═══ Records shown
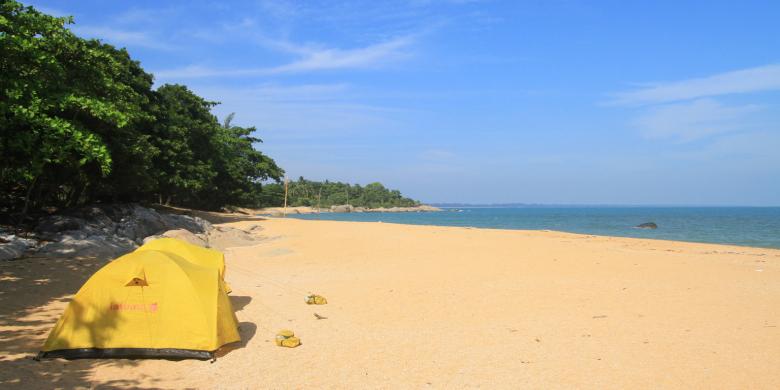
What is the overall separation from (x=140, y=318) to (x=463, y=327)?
5.22 meters

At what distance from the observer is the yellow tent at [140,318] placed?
680cm

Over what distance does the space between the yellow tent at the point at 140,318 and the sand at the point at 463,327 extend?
22 centimetres

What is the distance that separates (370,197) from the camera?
525 feet

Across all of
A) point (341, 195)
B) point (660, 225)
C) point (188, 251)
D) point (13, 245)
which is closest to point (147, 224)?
point (13, 245)

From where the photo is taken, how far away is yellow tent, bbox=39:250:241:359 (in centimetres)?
680

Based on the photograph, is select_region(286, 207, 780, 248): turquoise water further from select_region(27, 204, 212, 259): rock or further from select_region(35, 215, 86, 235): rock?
select_region(35, 215, 86, 235): rock

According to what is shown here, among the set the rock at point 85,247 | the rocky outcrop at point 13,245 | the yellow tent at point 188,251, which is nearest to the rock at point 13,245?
the rocky outcrop at point 13,245

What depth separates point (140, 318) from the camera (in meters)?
6.98

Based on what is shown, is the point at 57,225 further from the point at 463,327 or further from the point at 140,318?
the point at 463,327

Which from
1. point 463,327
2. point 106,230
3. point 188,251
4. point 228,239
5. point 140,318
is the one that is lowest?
point 463,327

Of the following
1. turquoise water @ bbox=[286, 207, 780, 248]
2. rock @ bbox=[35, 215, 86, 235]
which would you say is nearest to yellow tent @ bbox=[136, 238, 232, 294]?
rock @ bbox=[35, 215, 86, 235]

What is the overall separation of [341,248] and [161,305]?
14.7m

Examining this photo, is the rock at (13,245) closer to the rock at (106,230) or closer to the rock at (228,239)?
the rock at (106,230)

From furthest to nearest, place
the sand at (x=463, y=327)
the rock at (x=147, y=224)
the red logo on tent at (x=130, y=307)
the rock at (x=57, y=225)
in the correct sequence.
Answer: the rock at (x=147, y=224), the rock at (x=57, y=225), the red logo on tent at (x=130, y=307), the sand at (x=463, y=327)
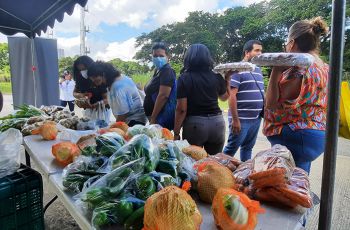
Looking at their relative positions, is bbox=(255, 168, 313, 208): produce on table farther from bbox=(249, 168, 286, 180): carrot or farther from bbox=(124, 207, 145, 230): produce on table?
bbox=(124, 207, 145, 230): produce on table

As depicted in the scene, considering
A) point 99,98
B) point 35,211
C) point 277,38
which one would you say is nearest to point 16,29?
point 99,98

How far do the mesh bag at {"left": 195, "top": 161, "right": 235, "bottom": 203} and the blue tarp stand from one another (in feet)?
9.15

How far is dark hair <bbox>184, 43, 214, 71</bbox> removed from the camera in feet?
8.15

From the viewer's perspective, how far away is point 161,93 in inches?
110

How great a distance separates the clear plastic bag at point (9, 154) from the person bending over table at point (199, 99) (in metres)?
1.32

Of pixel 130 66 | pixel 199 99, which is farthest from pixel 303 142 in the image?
pixel 130 66

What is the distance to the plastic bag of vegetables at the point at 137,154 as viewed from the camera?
44.6 inches

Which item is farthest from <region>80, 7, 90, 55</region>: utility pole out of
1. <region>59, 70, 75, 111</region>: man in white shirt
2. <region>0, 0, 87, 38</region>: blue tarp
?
<region>0, 0, 87, 38</region>: blue tarp

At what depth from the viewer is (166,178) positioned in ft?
3.43

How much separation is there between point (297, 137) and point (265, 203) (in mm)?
718

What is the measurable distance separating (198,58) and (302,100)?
109 centimetres

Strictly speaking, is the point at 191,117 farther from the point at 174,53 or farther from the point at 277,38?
the point at 174,53

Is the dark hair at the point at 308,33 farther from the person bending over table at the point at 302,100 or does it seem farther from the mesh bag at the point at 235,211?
the mesh bag at the point at 235,211

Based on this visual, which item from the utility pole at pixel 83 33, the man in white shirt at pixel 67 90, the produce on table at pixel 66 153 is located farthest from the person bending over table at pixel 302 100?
the utility pole at pixel 83 33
══════
• [Written exercise] Reproduce, unchanged, the lines from the one with "From where the" up to and including the one with "Answer: the rock".

• [Finished answer]
From where the photo is taken, how far away is yellow tent, bbox=39:250:241:359 (in centimetres)?
680

Based on the photograph, is select_region(286, 207, 780, 248): turquoise water further from select_region(27, 204, 212, 259): rock or further from select_region(35, 215, 86, 235): rock?
select_region(35, 215, 86, 235): rock

According to what is shown here, among the set the rock at point 85,247 | the rocky outcrop at point 13,245 | the yellow tent at point 188,251, which is nearest to the rock at point 13,245?
the rocky outcrop at point 13,245

What depth separates point (140, 318) from the camera (in meters)?
6.98

Based on what is shown, is the point at 57,225 further from the point at 463,327 or further from the point at 140,318?
the point at 463,327

Which from
1. point 463,327
2. point 106,230
3. point 188,251
4. point 228,239
5. point 140,318
is the one that is lowest?
point 463,327

Of the following
1. turquoise water @ bbox=[286, 207, 780, 248]
2. rock @ bbox=[35, 215, 86, 235]
which would you say is nearest to yellow tent @ bbox=[136, 238, 232, 294]?
rock @ bbox=[35, 215, 86, 235]

What is the overall separation of [341,248] and [161,305]?
14.7m

Examining this photo, is the rock at (13,245) closer to the rock at (106,230) or closer to the rock at (228,239)?
the rock at (106,230)

From furthest to nearest, place
the sand at (x=463, y=327)
the rock at (x=147, y=224)
the red logo on tent at (x=130, y=307)
the rock at (x=57, y=225)
in the correct sequence.
Answer: the rock at (x=147, y=224), the rock at (x=57, y=225), the red logo on tent at (x=130, y=307), the sand at (x=463, y=327)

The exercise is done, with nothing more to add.